WHAT TO DO:
Return the lines exactly as they stand, from the first of the material through the line containing "order: Rodentia".

DATA UNDER STUDY:

▬▬▬▬▬▬

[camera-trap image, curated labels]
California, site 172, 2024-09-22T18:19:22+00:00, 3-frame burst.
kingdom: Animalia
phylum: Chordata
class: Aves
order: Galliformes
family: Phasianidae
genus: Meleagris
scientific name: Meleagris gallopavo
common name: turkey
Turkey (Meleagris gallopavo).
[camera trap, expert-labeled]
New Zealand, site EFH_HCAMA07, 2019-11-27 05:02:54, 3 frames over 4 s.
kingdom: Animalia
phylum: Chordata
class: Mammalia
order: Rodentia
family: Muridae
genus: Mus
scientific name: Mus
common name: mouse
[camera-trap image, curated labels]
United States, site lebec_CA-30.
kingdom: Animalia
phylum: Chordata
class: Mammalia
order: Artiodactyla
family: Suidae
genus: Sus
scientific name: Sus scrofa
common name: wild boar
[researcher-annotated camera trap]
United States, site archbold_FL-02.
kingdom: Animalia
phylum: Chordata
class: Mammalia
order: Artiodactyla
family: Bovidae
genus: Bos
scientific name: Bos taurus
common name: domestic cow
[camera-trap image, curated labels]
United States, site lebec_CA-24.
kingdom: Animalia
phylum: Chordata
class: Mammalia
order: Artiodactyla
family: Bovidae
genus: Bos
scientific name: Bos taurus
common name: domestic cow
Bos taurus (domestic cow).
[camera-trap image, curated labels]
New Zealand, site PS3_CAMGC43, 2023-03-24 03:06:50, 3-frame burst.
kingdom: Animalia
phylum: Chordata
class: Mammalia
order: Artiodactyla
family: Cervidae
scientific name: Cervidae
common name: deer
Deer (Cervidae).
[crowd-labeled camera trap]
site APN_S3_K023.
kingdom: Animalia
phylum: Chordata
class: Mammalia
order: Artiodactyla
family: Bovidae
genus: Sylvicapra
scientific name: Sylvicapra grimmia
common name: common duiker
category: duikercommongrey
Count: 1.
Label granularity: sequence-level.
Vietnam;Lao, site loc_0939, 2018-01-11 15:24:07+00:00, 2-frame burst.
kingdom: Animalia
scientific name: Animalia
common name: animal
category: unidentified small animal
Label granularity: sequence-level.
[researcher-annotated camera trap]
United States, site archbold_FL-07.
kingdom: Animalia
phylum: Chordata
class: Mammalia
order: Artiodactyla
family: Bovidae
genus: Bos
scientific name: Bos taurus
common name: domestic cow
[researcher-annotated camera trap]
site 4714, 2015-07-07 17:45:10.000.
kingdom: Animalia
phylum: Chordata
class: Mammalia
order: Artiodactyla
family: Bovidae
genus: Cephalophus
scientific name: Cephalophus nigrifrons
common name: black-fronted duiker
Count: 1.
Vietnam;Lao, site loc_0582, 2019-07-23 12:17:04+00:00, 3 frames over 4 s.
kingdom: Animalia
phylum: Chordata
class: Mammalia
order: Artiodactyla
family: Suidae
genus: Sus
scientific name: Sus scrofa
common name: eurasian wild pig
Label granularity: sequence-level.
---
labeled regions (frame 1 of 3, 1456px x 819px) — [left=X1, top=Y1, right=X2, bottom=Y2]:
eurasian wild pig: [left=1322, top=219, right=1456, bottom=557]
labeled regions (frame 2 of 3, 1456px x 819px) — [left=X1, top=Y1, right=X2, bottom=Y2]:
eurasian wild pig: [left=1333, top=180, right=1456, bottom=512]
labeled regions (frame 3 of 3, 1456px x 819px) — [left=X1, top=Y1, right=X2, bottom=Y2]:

▬▬▬▬▬▬

EXERCISE SOLUTION:
[camera-trap image, curated labels]
California, site 172, 2024-09-22T18:19:22+00:00, 3-frame burst.
kingdom: Animalia
phylum: Chordata
class: Aves
order: Galliformes
family: Phasianidae
genus: Meleagris
scientific name: Meleagris gallopavo
common name: turkey
Turkey (Meleagris gallopavo).
[camera trap, expert-labeled]
New Zealand, site EFH_HCAMA07, 2019-11-27 05:02:54, 3 frames over 4 s.
kingdom: Animalia
phylum: Chordata
class: Mammalia
order: Rodentia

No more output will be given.